__GOAL A__: Find every line in the rows below that contains the string "eyeglasses" and copy each one.

__GIVEN TEXT__:
****

Standardization Progress of Packet Transport Networks

    There are two leading Packet Transport Network (PTN) technologies: Provider Backbone Bridge Traffic Engineering (PBB-TE) and MPLS Transport Profile (MPLS-TP). The former adapts Ethernet technology to carrier-class transport networks, while the latter is developed from transport networks and Multiprotocol Label Switching (MPLS).

    PBB-TE is derived from Provider Backbone Bridge (PBB) technology. PBB-TE eliminates Media Access Control (MAC) address learning, spanning tree protocol and flooding. It has connection-oriented features and improved network scalability.

    MPLS-TP is a connection-oriented packet-switched technology capable of Traffic Engineering (TE) and managing network resource use. The MPLS-TP data forwarding plane is a subset of MPLS defined by the Internet Engineering Task Force (IETF). MPLS-TP has MPLS features, but also meets transport requirements. It has a reliable protection mechanism, improved Quality of Service (QoS), and enables scalable Operation Administration and Maintenance (OAM).

    In terms of industrialization, MPLS-TP has won more support from vendors and operators than PBB-TE; therefore, it is more likely to be deployed in large-scale future networks[1-4].

1 PBB-TE
PBB-TE (IEEE 802.1Qay) is based on PBB (IEEE 802.1ah), which is also called MAC-in-MAC. Based on MAC stacking technology, it encapsulates user MAC within the operator’s MAC, enhancing Ethernet scalability and service security by using double encapsulation to isolate user traffic. The critical part of PBB involves the introduction of a 24 bit Service Instance Tag (I-TAG) into the MAC-in-MAC encapsulation.

    PBB-TE provides Ethernet with connection-oriented forwarding, which enables service providers to offer dedicated Ethernet links and to guarantee performance. In other words, PBB-TE provides strict QoS for a Metro Ethernet. Certain traditional Ethernet functions such as MAC address learning, broadcasting, spanning tree protocol, and multicasting are eliminated. PBB-TE is therefore connection-oriented and avoids the flooding of broadcasting packets. This enables connection configuration through network management system or control protocols so that carrier class protection switching, OAM, QoS, and TE are achieved.

****

__RECORDS SHOWN__:
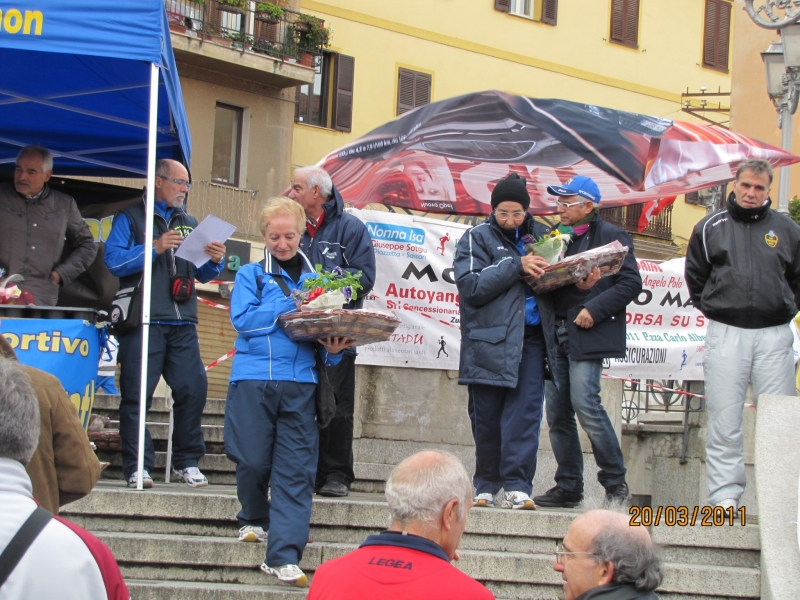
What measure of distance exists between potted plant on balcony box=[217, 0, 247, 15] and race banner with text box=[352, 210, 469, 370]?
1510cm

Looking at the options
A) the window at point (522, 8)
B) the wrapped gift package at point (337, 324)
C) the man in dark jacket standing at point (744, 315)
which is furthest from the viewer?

****

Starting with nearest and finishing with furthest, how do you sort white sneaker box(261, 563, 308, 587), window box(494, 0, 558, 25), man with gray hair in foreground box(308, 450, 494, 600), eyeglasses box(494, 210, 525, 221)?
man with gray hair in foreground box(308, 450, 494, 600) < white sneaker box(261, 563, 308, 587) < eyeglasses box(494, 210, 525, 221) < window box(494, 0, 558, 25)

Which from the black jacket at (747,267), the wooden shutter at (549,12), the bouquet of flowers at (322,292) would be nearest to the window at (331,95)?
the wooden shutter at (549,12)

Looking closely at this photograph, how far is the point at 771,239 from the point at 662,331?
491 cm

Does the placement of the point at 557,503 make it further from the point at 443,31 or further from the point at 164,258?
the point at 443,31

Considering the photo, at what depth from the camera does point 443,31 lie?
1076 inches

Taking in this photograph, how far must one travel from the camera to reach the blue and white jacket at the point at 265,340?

****

__GOAL B__: In the packet transport networks text, how long is the Service Instance Tag (I-TAG) introduced in the MAC-in-MAC encapsulation?

__CORRECT RESULT A__:
Starting with nearest and finishing with furthest, how do you sort white sneaker box(261, 563, 308, 587), window box(494, 0, 558, 25), man with gray hair in foreground box(308, 450, 494, 600), eyeglasses box(494, 210, 525, 221)?
man with gray hair in foreground box(308, 450, 494, 600) < white sneaker box(261, 563, 308, 587) < eyeglasses box(494, 210, 525, 221) < window box(494, 0, 558, 25)

__CORRECT RESULT B__: It is 24 bits long.